Transport 19/02/2010

The International Air Transport Association yesterday released figures on aviation safety performance for the year 2009 and revealed that it was the second safest year in aviation history for Western-built jet aircraft. The accident rate was just 0.71 per million flights, or, one accident for every 1.4 million flights. This figure is an improvement on the result for 2008 which saw one accident for every 1.2 million flights.

The report also highlights the difference in performance between regions with no hull losses of Western-built aircraft in North Asia, Latin America, the Caribbean and the Commonwealth of Independent States.

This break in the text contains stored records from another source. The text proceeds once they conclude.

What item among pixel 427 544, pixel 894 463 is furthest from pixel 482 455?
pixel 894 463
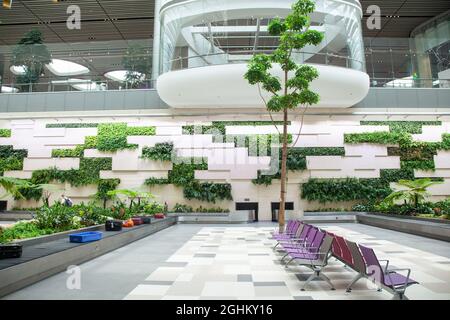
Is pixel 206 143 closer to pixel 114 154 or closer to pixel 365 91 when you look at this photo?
pixel 114 154

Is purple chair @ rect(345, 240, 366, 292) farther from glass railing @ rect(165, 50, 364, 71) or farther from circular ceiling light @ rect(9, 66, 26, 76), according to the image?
circular ceiling light @ rect(9, 66, 26, 76)

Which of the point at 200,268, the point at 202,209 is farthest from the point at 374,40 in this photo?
the point at 200,268

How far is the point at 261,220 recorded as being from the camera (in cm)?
1773

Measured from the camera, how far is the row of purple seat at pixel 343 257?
151 inches

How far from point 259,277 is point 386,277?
1.97 m

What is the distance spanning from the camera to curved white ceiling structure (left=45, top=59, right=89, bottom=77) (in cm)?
1831

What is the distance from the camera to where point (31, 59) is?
18.4 m

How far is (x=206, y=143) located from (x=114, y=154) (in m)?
5.33

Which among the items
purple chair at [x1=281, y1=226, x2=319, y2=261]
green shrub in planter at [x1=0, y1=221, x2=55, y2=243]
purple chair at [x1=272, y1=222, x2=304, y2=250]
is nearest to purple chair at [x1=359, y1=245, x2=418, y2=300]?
purple chair at [x1=281, y1=226, x2=319, y2=261]

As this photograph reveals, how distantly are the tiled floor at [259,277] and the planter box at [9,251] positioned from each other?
198cm

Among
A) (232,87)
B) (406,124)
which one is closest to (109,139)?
(232,87)

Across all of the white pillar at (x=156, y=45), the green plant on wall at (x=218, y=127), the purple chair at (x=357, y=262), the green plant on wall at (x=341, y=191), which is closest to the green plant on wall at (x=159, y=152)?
the green plant on wall at (x=218, y=127)

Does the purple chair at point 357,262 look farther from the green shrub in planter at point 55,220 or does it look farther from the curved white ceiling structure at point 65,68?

Europe and North America (0.45 and 0.41 losses respectively) compared favourably to Asia Pacific's who scored 0.86 compared to 0.58 the previous year. The Middle East and North Africa also saw a deterioration in their safety records with 3.32 losses up from 1.89 in 2008. And with by far the worst score was Africa, despite only accounting for 2% of global traffic, with a score of 9.94 which equates to five Western-built hull losses. The causes of accidents were put down to among others, runway excursions, ground damage and pilot handling.

Some figures: 2.3 billion people flew safely on 35 million flights (27 million jet, 8 million turboprop) and there were 19 accidents involving Western-built jet aircraft compared to 22 in 2008. 90 accidents occurred in 2009 (all aircraft types, Eastern- and Western-built) compared to 109 in 2008. 18 fatal accidents took place (all aircraft types) compared to 23 in 2008 and there were 685 fatalities in 2009 compared to 502 in 2008.